Il lavoro a volte è commovente quando la piccola Infanta di Spagna, una bambina simpatica, spontanea e spiritosa arrivata in Francia per sposare Luigi XV, si affeziona a Madame; a volte è pieno di umorismo quando Madame dice che una predica predicata la fa addormentare nel mezzo della messa e quindi non vede il punto di essere presente in chiesa o quando è chiamata a posare "le prime". pietre ”dove ride di questa cerimonia pur essendo realistica perché pensa“ che non importa a Dio che la prima pietra sia posta da un muratore o da un principe, perché siamo tutti polvere e cenere davanti a Dio ”; attraversa momenti di profonda tristezza quando deve affrontare le trame fomentate dalle carine di suo marito e il suo disagio si trasforma gradualmente in odio e rabbia o quando sua zia Sophie "la mia quasi madre" muore perché Madame lui scriveva ogni volta da quindici a venti pagine due volte a settimana e la risposta la metteva di buon umore; poi assistiamo a momenti di disillusione nei confronti dei costumi della Reggenza "c'è qualcosa nell'aria che rende i giovani di adesso così pigri ... credo che il mondo sia stato capovolto ... nessuno la lavandaia di Versailles che non immagina di avere abbastanza spirito per governare tutto il regno ”, la rattrista la decadenza della corte: non c'è più rispetto, non c'è più precedenza, solo maleducazione e intrighi.

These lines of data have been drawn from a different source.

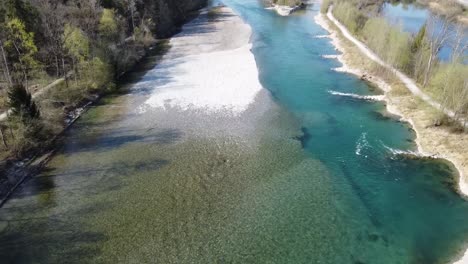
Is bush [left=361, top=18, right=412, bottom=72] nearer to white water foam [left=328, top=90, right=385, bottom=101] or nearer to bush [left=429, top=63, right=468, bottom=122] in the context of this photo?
white water foam [left=328, top=90, right=385, bottom=101]

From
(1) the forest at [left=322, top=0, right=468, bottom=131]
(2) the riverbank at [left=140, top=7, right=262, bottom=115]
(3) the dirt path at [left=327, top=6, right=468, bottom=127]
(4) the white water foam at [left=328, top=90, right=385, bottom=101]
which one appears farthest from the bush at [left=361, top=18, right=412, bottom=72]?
(2) the riverbank at [left=140, top=7, right=262, bottom=115]

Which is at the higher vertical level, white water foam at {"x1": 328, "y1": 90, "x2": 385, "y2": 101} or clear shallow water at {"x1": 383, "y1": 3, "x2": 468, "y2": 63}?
clear shallow water at {"x1": 383, "y1": 3, "x2": 468, "y2": 63}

Verso la fine, le sue ultime parole sono rivolte al figlio in lacrime "Tu piangi figlio". Credevi che fossi immortale? Non sai che il cristiano dovrebbe desiderare di vivere solo per imparare a morire? "

La nostra opinione

È così che Bruno Cortequisse ripercorre la vita del Palatino disegnando "il monumento letterario del Grand Siècle" che erano le 60.000 lettere scritte da Madame e nelle Memorie dei suoi contemporanei come Madame de Sévigné, Madame de Motteville , Saint Simon, Sainte-Beuve senza dimenticare il Journal de Dangeau. Scopriamo l'altra faccia dello splendore di Versailles, i veri volti della corte, le trame, le calunnie, i giochi e secondo Madame "se non giochiamo, non siamo buoni a niente!" Nessuna conversazione, nessuno spirito tra i cortigiani ".

È un vero piacere immergersi in questo libro con il suo tono rimosso, pulito e disadorno, in particolare le descrizioni riguardanti le malattie del Gran Re o del Delfino, molto simile al diario di un medico, che grida realismo e verità ... era La Palatine.

La Palatine, di Bruno Cortequisse. France-Empire, giugno 2012.